-- WHAT YOU ARE ASKED TO DO --
Can you return the text of every entry below word for word, leaving out the pictures?

____

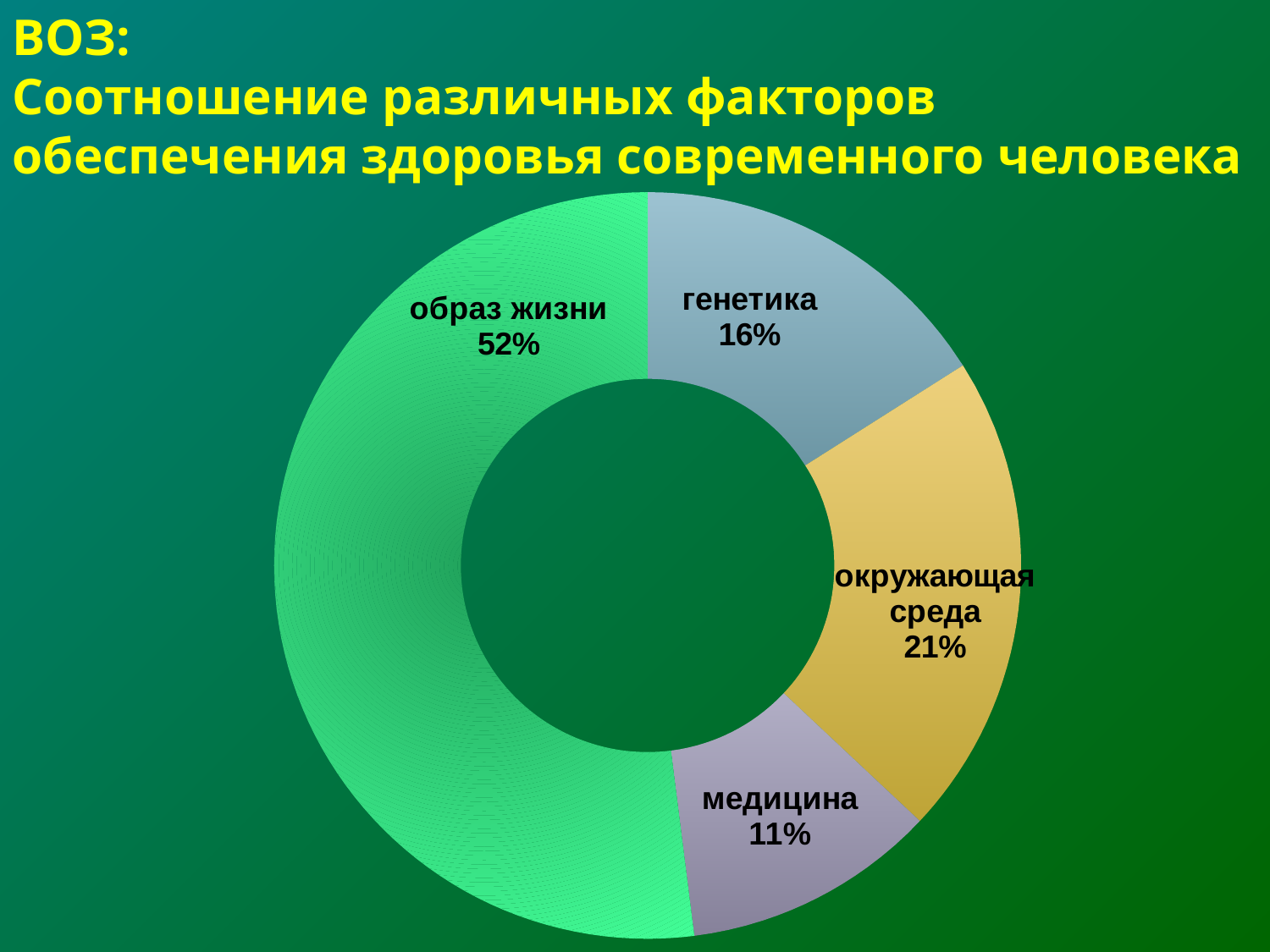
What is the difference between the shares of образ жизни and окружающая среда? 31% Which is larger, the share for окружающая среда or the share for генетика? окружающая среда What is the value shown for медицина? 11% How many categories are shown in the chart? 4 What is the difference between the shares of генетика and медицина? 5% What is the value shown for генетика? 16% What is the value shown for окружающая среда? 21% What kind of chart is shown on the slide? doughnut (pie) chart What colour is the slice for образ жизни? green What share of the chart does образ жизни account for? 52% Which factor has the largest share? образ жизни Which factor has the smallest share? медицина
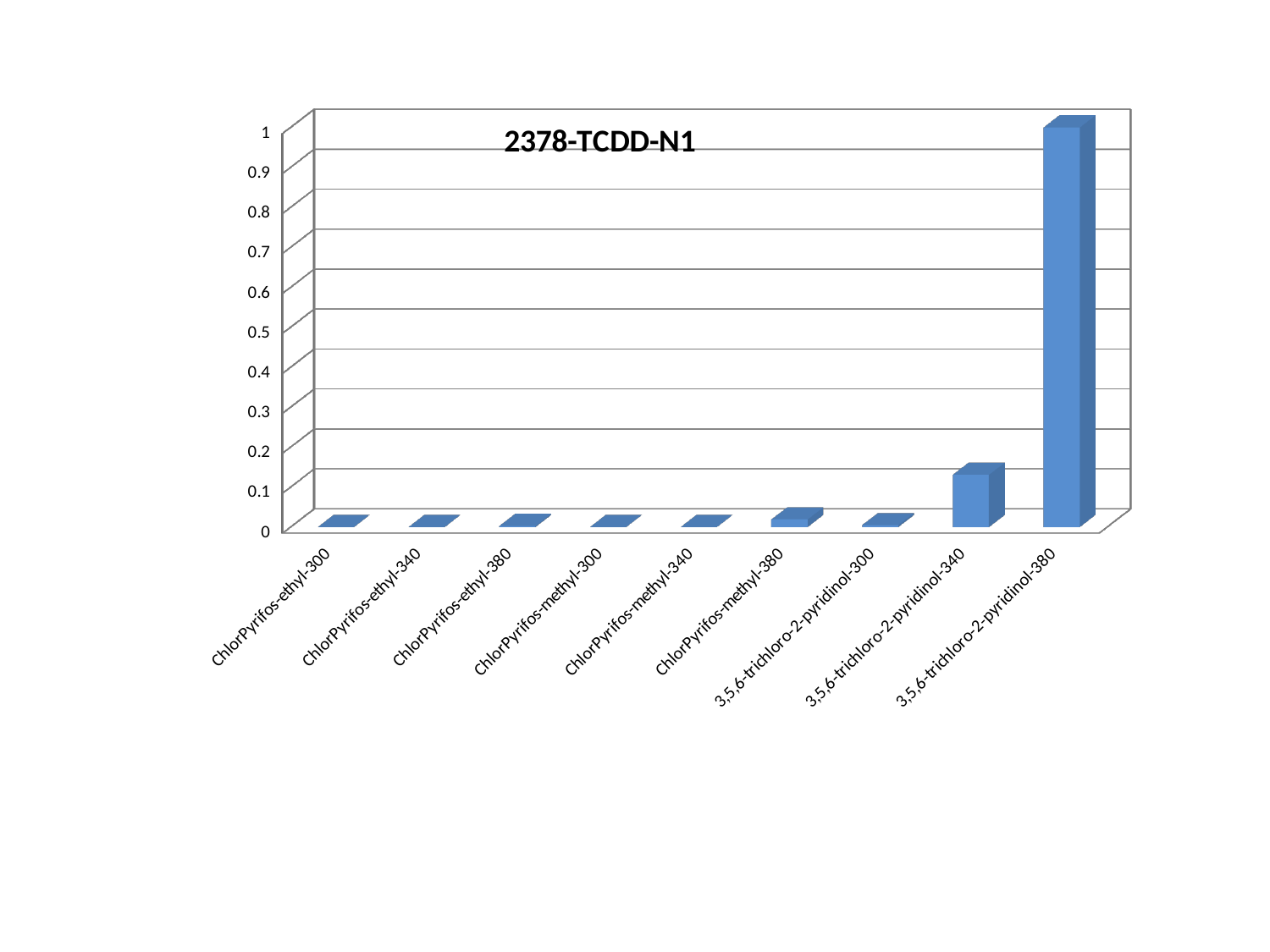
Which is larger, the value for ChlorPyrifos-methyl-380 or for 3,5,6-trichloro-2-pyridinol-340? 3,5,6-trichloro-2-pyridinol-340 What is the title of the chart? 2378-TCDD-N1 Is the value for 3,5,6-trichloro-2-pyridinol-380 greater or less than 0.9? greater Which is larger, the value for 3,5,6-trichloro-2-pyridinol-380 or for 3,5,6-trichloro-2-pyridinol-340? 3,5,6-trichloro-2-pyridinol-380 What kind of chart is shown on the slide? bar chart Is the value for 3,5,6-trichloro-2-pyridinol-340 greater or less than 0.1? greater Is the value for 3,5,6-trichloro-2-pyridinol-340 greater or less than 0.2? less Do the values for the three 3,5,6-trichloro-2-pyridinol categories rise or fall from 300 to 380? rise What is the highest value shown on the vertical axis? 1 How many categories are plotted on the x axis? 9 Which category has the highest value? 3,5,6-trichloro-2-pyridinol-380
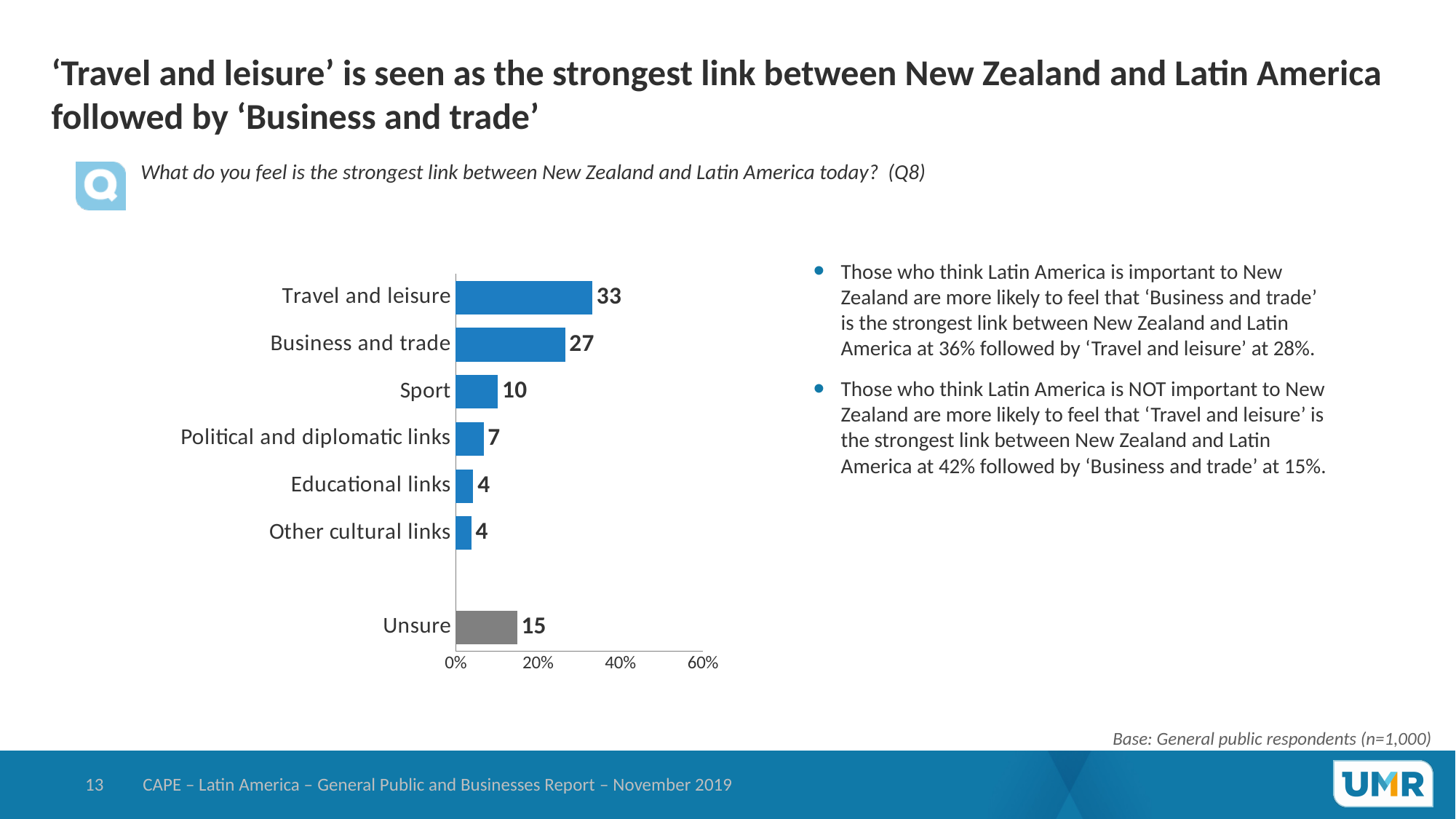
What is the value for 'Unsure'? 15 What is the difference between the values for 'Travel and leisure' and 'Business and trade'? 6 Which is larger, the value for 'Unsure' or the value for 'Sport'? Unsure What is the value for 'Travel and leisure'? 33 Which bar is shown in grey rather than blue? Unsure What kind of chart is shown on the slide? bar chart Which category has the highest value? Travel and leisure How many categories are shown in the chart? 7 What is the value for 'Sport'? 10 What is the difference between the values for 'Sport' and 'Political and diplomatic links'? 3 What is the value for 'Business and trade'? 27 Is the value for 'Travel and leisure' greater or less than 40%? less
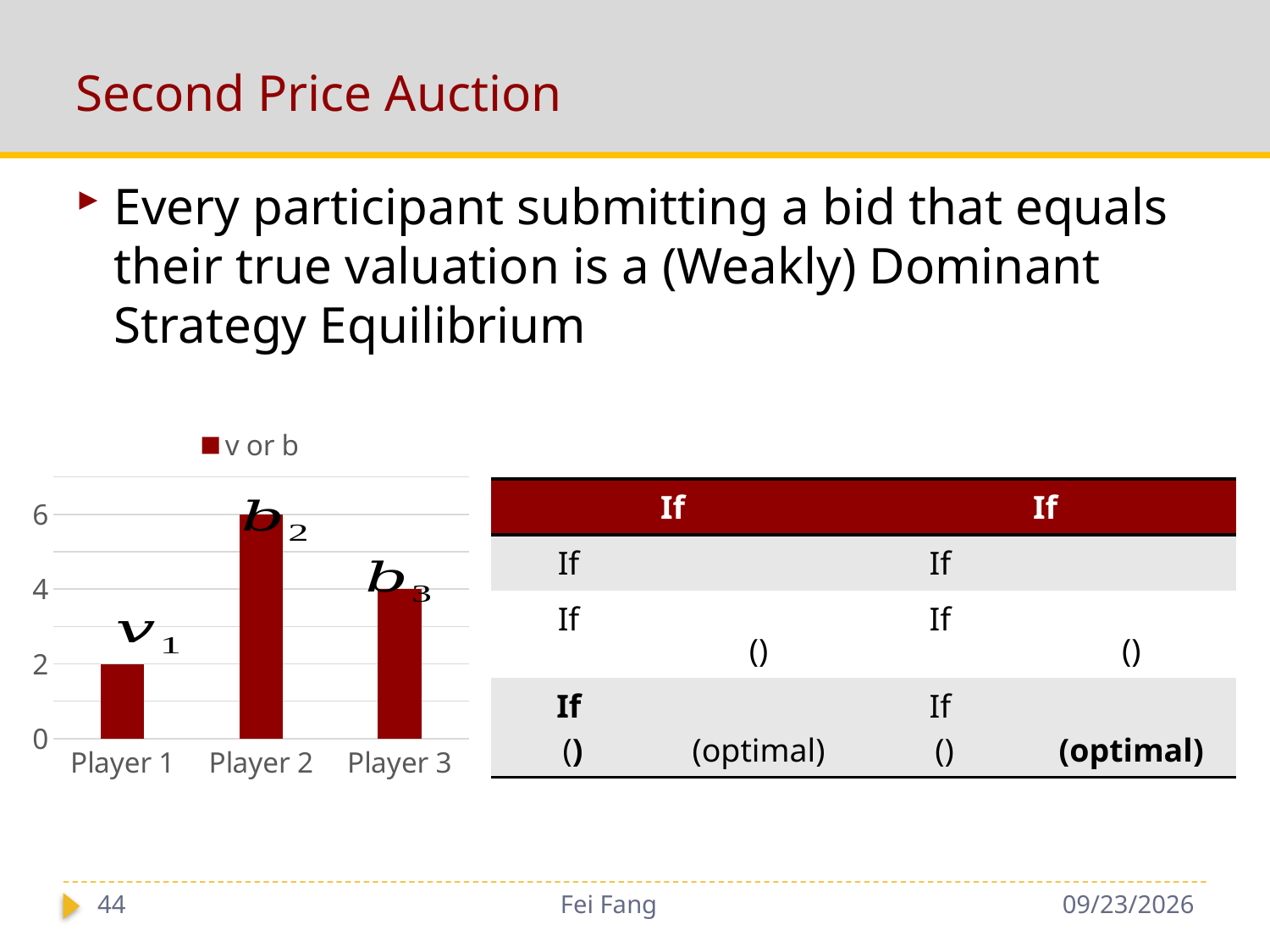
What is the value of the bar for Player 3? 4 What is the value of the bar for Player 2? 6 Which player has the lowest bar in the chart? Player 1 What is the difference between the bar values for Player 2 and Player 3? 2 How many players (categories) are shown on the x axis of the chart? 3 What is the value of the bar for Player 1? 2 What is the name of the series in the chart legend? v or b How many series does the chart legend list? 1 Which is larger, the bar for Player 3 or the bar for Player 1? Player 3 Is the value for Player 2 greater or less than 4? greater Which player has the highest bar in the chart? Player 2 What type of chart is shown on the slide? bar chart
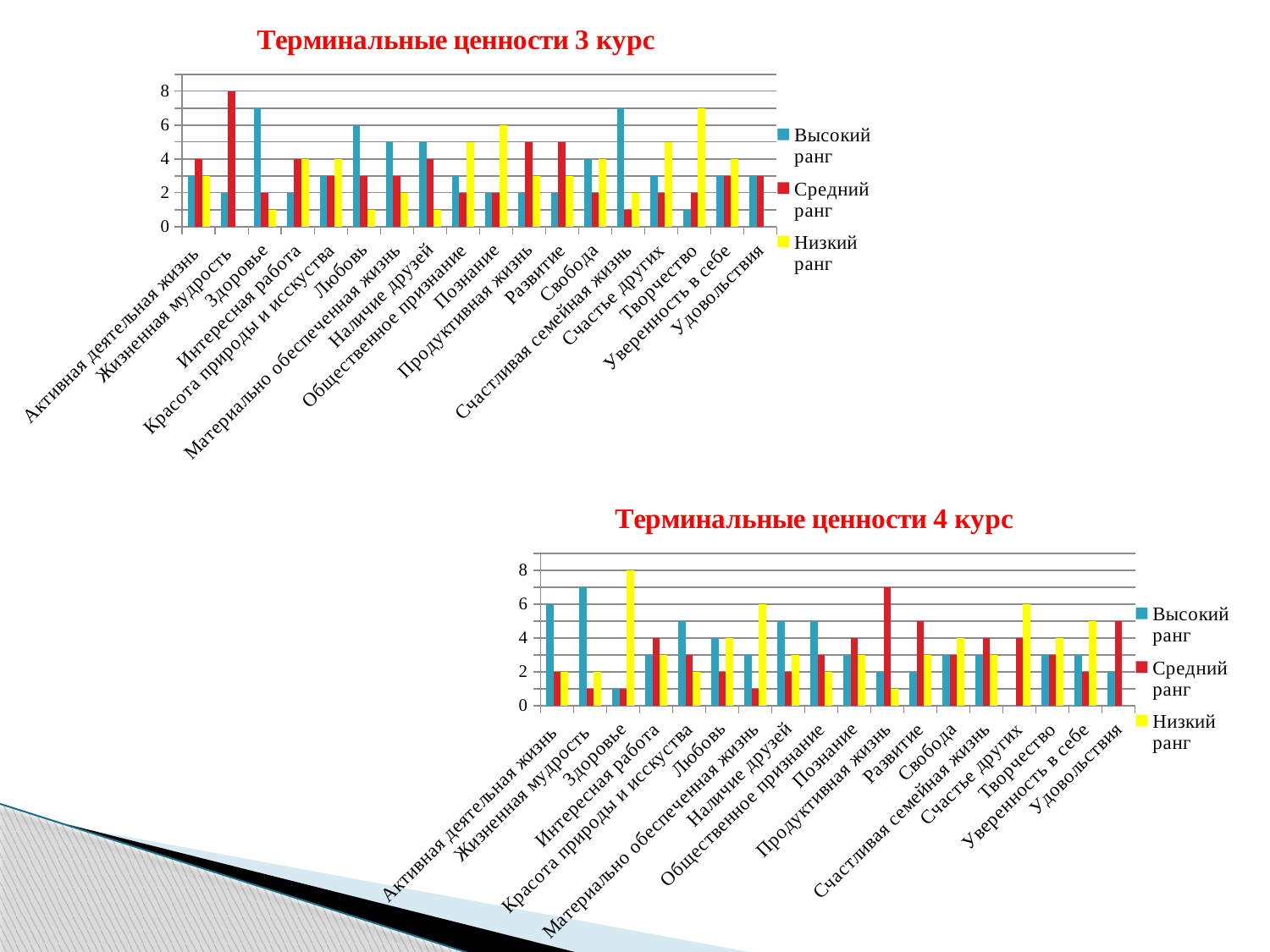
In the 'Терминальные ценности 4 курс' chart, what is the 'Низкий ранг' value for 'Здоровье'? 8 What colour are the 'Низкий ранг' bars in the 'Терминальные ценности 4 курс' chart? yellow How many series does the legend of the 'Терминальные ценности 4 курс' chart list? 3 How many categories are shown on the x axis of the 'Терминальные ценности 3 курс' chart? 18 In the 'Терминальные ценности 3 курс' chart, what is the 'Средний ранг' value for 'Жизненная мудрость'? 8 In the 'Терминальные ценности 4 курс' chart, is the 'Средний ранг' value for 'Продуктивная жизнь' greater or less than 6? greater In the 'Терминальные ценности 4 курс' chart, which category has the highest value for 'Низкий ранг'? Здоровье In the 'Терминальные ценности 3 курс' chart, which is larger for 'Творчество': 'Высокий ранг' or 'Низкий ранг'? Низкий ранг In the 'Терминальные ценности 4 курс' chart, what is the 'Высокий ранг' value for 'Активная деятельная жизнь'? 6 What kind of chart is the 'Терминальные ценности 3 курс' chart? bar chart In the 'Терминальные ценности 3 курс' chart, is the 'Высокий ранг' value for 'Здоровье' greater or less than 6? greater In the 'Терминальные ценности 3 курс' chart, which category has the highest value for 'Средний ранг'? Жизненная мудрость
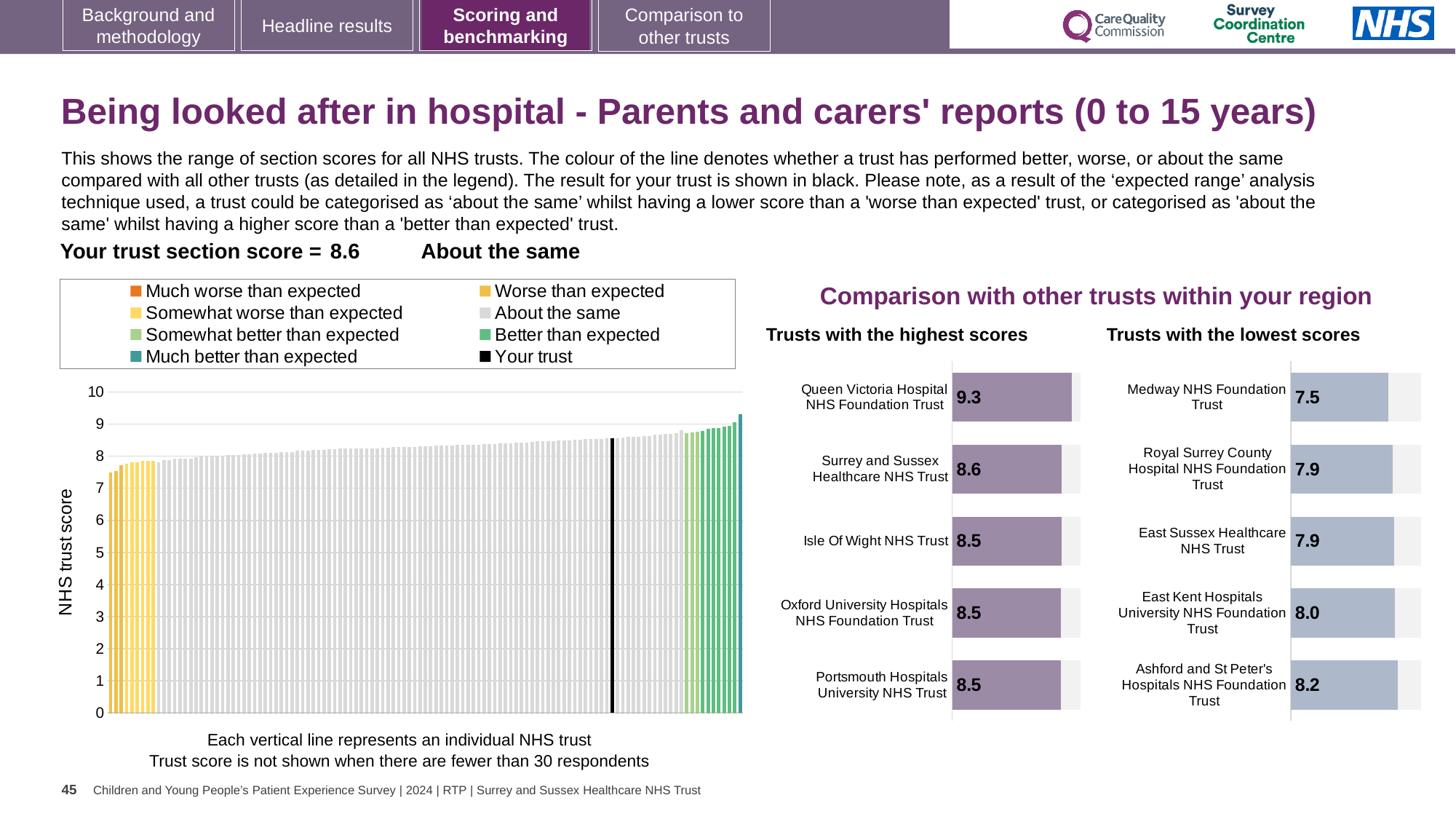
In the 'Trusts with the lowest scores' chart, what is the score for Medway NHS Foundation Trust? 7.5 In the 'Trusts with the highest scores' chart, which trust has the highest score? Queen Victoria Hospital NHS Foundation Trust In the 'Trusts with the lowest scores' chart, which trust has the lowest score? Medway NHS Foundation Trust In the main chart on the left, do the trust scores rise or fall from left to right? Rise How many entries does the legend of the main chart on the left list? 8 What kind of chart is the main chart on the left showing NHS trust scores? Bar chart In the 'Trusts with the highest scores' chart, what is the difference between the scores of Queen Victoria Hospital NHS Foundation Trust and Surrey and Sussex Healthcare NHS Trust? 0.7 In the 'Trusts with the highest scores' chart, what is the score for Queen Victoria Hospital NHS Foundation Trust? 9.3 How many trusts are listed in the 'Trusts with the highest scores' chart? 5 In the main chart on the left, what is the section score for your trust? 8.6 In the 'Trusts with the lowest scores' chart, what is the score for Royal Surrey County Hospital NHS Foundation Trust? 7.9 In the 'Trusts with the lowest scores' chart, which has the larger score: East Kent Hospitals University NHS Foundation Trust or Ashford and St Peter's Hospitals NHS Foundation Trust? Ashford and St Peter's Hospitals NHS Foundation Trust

____

-- RESULT OF THE EXERCISE --
What is the difference between the shares of образ жизни and окружающая среда? 31% Which is larger, the share for окружающая среда or the share for генетика? окружающая среда What is the value shown for медицина? 11% How many categories are shown in the chart? 4 What is the difference between the shares of генетика and медицина? 5% What is the value shown for генетика? 16% What is the value shown for окружающая среда? 21% What kind of chart is shown on the slide? doughnut (pie) chart What colour is the slice for образ жизни? green What share of the chart does образ жизни account for? 52% Which factor has the largest share? образ жизни Which factor has the smallest share? медицина
Which is larger, the value for ChlorPyrifos-methyl-380 or for 3,5,6-trichloro-2-pyridinol-340? 3,5,6-trichloro-2-pyridinol-340 What is the title of the chart? 2378-TCDD-N1 Is the value for 3,5,6-trichloro-2-pyridinol-380 greater or less than 0.9? greater Which is larger, the value for 3,5,6-trichloro-2-pyridinol-380 or for 3,5,6-trichloro-2-pyridinol-340? 3,5,6-trichloro-2-pyridinol-380 What kind of chart is shown on the slide? bar chart Is the value for 3,5,6-trichloro-2-pyridinol-340 greater or less than 0.1? greater Is the value for 3,5,6-trichloro-2-pyridinol-340 greater or less than 0.2? less Do the values for the three 3,5,6-trichloro-2-pyridinol categories rise or fall from 300 to 380? rise What is the highest value shown on the vertical axis? 1 How many categories are plotted on the x axis? 9 Which category has the highest value? 3,5,6-trichloro-2-pyridinol-380
What is the value for 'Unsure'? 15 What is the difference between the values for 'Travel and leisure' and 'Business and trade'? 6 Which is larger, the value for 'Unsure' or the value for 'Sport'? Unsure What is the value for 'Travel and leisure'? 33 Which bar is shown in grey rather than blue? Unsure What kind of chart is shown on the slide? bar chart Which category has the highest value? Travel and leisure How many categories are shown in the chart? 7 What is the value for 'Sport'? 10 What is the difference between the values for 'Sport' and 'Political and diplomatic links'? 3 What is the value for 'Business and trade'? 27 Is the value for 'Travel and leisure' greater or less than 40%? less
What is the value of the bar for Player 3? 4 What is the value of the bar for Player 2? 6 Which player has the lowest bar in the chart? Player 1 What is the difference between the bar values for Player 2 and Player 3? 2 How many players (categories) are shown on the x axis of the chart? 3 What is the value of the bar for Player 1? 2 What is the name of the series in the chart legend? v or b How many series does the chart legend list? 1 Which is larger, the bar for Player 3 or the bar for Player 1? Player 3 Is the value for Player 2 greater or less than 4? greater Which player has the highest bar in the chart? Player 2 What type of chart is shown on the slide? bar chart
In the 'Терминальные ценности 4 курс' chart, what is the 'Низкий ранг' value for 'Здоровье'? 8 What colour are the 'Низкий ранг' bars in the 'Терминальные ценности 4 курс' chart? yellow How many series does the legend of the 'Терминальные ценности 4 курс' chart list? 3 How many categories are shown on the x axis of the 'Терминальные ценности 3 курс' chart? 18 In the 'Терминальные ценности 3 курс' chart, what is the 'Средний ранг' value for 'Жизненная мудрость'? 8 In the 'Терминальные ценности 4 курс' chart, is the 'Средний ранг' value for 'Продуктивная жизнь' greater or less than 6? greater In the 'Терминальные ценности 4 курс' chart, which category has the highest value for 'Низкий ранг'? Здоровье In the 'Терминальные ценности 3 курс' chart, which is larger for 'Творчество': 'Высокий ранг' or 'Низкий ранг'? Низкий ранг In the 'Терминальные ценности 4 курс' chart, what is the 'Высокий ранг' value for 'Активная деятельная жизнь'? 6 What kind of chart is the 'Терминальные ценности 3 курс' chart? bar chart In the 'Терминальные ценности 3 курс' chart, is the 'Высокий ранг' value for 'Здоровье' greater or less than 6? greater In the 'Терминальные ценности 3 курс' chart, which category has the highest value for 'Средний ранг'? Жизненная мудрость
In the 'Trusts with the lowest scores' chart, what is the score for Medway NHS Foundation Trust? 7.5 In the 'Trusts with the highest scores' chart, which trust has the highest score? Queen Victoria Hospital NHS Foundation Trust In the 'Trusts with the lowest scores' chart, which trust has the lowest score? Medway NHS Foundation Trust In the main chart on the left, do the trust scores rise or fall from left to right? Rise How many entries does the legend of the main chart on the left list? 8 What kind of chart is the main chart on the left showing NHS trust scores? Bar chart In the 'Trusts with the highest scores' chart, what is the difference between the scores of Queen Victoria Hospital NHS Foundation Trust and Surrey and Sussex Healthcare NHS Trust? 0.7 In the 'Trusts with the highest scores' chart, what is the score for Queen Victoria Hospital NHS Foundation Trust? 9.3 How many trusts are listed in the 'Trusts with the highest scores' chart? 5 In the main chart on the left, what is the section score for your trust? 8.6 In the 'Trusts with the lowest scores' chart, what is the score for Royal Surrey County Hospital NHS Foundation Trust? 7.9 In the 'Trusts with the lowest scores' chart, which has the larger score: East Kent Hospitals University NHS Foundation Trust or Ashford and St Peter's Hospitals NHS Foundation Trust? Ashford and St Peter's Hospitals NHS Foundation Trust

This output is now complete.